THE TASK: From the line with "Relative to the" to the final line of the records, reproduce every line exactly and only those lines.

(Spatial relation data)
════════════════

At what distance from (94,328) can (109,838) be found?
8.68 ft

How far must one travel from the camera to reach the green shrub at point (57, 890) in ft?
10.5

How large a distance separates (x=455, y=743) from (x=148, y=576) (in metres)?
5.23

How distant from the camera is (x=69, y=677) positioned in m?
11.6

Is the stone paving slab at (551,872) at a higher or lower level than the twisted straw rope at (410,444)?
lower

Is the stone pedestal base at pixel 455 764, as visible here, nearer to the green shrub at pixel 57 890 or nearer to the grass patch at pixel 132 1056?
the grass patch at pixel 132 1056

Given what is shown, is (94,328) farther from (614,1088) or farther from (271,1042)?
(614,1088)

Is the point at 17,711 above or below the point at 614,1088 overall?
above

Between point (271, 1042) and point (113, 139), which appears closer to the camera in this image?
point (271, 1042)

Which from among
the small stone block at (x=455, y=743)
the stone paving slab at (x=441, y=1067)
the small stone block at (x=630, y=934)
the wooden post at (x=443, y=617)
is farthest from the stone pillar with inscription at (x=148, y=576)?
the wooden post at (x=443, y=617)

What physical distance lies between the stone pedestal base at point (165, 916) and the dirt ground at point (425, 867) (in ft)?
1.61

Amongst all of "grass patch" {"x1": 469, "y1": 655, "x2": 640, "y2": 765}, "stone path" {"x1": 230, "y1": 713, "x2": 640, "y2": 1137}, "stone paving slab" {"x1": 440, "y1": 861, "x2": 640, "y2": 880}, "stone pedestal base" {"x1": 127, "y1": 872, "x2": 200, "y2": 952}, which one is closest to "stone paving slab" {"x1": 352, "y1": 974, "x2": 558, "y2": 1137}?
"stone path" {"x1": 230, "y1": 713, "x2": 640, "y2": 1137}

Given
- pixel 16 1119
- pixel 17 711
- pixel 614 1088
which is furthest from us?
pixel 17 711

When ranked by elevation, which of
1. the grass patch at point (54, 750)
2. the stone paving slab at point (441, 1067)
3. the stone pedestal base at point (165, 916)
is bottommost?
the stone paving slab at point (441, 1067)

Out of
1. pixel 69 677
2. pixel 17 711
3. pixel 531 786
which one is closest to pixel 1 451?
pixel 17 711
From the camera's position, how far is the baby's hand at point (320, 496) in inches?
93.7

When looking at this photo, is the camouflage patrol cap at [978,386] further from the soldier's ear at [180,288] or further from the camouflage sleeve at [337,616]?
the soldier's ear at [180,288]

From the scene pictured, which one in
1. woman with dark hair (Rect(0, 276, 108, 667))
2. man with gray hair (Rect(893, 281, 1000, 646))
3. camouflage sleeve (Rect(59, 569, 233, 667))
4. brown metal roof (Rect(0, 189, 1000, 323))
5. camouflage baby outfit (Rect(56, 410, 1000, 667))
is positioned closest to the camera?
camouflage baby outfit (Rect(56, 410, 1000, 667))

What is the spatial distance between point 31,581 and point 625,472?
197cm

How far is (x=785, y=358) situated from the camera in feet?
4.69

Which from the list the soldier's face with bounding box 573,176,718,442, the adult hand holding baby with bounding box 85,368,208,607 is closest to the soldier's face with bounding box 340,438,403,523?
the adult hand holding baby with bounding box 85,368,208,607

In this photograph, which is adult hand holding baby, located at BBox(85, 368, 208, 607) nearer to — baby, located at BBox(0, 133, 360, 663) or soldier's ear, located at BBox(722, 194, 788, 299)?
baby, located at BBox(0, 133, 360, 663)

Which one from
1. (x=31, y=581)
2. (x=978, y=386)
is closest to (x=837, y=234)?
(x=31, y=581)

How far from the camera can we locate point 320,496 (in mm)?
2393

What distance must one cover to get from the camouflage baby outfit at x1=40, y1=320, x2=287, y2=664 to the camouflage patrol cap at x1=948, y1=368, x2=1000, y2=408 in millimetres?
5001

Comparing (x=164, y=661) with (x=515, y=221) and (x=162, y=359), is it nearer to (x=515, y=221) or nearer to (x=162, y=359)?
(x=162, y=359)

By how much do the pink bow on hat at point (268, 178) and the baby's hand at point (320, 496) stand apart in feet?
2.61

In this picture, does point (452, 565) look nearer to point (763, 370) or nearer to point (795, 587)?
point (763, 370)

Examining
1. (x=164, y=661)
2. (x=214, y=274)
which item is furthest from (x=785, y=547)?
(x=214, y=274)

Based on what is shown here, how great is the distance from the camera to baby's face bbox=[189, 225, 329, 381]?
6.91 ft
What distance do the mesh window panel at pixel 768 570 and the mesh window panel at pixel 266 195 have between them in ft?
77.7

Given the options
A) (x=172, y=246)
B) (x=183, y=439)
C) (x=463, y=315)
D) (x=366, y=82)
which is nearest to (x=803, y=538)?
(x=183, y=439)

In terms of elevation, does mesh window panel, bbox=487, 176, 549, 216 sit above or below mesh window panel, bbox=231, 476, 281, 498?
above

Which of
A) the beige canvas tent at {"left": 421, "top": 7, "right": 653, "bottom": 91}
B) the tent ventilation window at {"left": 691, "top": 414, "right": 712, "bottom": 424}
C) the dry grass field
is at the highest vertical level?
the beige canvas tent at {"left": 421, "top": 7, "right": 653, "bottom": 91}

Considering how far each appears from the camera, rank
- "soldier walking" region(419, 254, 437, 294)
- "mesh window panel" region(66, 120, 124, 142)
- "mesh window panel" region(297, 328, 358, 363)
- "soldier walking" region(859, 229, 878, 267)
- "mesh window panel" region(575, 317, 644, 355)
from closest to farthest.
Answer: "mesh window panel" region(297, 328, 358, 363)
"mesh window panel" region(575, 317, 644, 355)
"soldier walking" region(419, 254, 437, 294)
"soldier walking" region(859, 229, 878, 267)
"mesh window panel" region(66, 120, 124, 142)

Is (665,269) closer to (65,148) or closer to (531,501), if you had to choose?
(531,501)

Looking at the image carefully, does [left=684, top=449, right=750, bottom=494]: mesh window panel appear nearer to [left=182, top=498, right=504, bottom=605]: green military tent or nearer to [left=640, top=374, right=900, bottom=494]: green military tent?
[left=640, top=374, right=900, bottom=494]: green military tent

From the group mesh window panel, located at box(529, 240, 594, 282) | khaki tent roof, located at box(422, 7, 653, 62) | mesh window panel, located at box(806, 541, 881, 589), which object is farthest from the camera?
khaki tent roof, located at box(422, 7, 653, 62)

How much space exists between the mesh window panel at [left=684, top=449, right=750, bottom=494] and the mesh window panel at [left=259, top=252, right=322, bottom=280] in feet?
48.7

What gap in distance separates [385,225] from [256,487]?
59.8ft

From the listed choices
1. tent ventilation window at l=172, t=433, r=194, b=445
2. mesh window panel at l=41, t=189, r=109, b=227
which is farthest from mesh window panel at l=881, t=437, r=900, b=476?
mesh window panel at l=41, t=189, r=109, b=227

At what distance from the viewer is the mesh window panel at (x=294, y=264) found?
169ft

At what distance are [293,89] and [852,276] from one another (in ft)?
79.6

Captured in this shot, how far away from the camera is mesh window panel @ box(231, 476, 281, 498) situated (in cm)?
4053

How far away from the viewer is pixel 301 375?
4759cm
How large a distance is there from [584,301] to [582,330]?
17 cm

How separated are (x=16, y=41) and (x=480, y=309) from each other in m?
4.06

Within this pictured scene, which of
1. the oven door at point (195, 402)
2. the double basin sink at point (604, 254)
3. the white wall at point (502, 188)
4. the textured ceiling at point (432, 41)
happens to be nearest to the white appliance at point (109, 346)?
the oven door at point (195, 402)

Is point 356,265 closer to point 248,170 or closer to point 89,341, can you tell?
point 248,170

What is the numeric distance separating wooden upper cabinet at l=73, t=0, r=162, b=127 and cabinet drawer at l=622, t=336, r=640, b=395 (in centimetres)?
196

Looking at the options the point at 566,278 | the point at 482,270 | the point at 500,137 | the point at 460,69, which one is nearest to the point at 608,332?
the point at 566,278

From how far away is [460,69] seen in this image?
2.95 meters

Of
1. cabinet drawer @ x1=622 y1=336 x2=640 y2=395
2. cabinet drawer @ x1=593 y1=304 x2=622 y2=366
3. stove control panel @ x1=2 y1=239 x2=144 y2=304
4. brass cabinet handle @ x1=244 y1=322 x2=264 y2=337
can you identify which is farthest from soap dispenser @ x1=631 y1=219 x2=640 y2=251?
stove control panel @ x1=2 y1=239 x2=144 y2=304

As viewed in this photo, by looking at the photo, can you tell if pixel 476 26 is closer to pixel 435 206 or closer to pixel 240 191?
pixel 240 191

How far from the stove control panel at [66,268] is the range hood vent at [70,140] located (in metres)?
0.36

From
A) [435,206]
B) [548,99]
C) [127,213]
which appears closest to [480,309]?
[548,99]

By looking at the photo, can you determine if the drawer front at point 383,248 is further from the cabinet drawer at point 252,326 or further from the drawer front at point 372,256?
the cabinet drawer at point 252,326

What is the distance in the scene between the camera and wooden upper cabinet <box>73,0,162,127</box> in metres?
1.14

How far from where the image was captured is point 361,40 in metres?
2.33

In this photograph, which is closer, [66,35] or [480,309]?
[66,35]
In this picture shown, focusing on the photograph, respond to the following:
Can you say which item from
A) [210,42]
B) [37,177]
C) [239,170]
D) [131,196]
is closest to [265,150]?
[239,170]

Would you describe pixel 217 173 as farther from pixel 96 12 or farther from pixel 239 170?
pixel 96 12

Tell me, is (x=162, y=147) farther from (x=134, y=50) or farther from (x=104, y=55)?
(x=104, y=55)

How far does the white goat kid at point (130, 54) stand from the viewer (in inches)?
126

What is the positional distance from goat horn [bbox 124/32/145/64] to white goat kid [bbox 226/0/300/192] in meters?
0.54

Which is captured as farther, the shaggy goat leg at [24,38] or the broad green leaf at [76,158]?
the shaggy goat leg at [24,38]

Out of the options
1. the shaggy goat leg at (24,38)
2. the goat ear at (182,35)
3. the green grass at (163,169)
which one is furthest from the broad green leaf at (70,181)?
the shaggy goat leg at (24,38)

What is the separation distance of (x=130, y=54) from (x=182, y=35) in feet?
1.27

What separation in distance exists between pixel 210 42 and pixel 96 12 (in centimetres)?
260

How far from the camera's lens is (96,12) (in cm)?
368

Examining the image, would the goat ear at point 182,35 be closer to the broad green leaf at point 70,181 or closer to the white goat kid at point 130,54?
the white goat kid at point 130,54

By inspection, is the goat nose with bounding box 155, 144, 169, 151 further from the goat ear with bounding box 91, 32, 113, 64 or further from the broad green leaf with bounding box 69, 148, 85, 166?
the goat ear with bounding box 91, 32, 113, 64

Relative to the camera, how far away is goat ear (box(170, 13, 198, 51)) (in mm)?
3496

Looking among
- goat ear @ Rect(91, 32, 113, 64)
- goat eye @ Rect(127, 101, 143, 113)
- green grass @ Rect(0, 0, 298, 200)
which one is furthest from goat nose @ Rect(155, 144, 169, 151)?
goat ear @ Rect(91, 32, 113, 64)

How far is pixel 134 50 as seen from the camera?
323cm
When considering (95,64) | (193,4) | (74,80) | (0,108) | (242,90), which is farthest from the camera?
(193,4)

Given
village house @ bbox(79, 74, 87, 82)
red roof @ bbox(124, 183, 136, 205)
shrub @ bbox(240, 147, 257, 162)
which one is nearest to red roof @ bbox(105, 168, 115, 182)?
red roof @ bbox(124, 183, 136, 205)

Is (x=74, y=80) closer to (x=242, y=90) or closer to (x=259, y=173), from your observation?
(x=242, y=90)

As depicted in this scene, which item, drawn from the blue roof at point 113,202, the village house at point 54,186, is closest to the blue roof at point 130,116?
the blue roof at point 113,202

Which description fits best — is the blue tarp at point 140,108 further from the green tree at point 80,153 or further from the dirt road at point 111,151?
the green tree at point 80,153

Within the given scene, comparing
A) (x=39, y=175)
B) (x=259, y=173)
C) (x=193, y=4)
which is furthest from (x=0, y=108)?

════════════════

SOLUTION BELOW:
Relative to the camera, how far away is goat ear (box(170, 13, 198, 51)) (in mm)?
3496

Looking among
- goat ear @ Rect(91, 32, 113, 64)
- goat eye @ Rect(127, 101, 143, 113)
- green grass @ Rect(0, 0, 298, 200)
which one is furthest from goat nose @ Rect(155, 144, 169, 151)?
goat ear @ Rect(91, 32, 113, 64)

How far is pixel 134 50 as seen from the camera?
323cm
When considering (95,64) | (193,4) | (74,80) | (0,108) | (242,90), which is farthest from the camera?
(193,4)

Given
village house @ bbox(79, 74, 87, 82)
red roof @ bbox(124, 183, 136, 205)
shrub @ bbox(240, 147, 257, 162)
which one is nearest to red roof @ bbox(105, 168, 115, 182)?
red roof @ bbox(124, 183, 136, 205)

Is (x=74, y=80) closer to (x=242, y=90) or closer to (x=259, y=173), from your observation?
(x=242, y=90)

As depicted in this scene, which item, drawn from the blue roof at point 113,202, the village house at point 54,186, is closest to the blue roof at point 130,116?
the blue roof at point 113,202

Which description fits best — is the blue tarp at point 140,108 further from the green tree at point 80,153 or further from the dirt road at point 111,151?
the green tree at point 80,153

Within the given scene, comparing
A) (x=39, y=175)
B) (x=259, y=173)
C) (x=193, y=4)
which is furthest from (x=0, y=108)?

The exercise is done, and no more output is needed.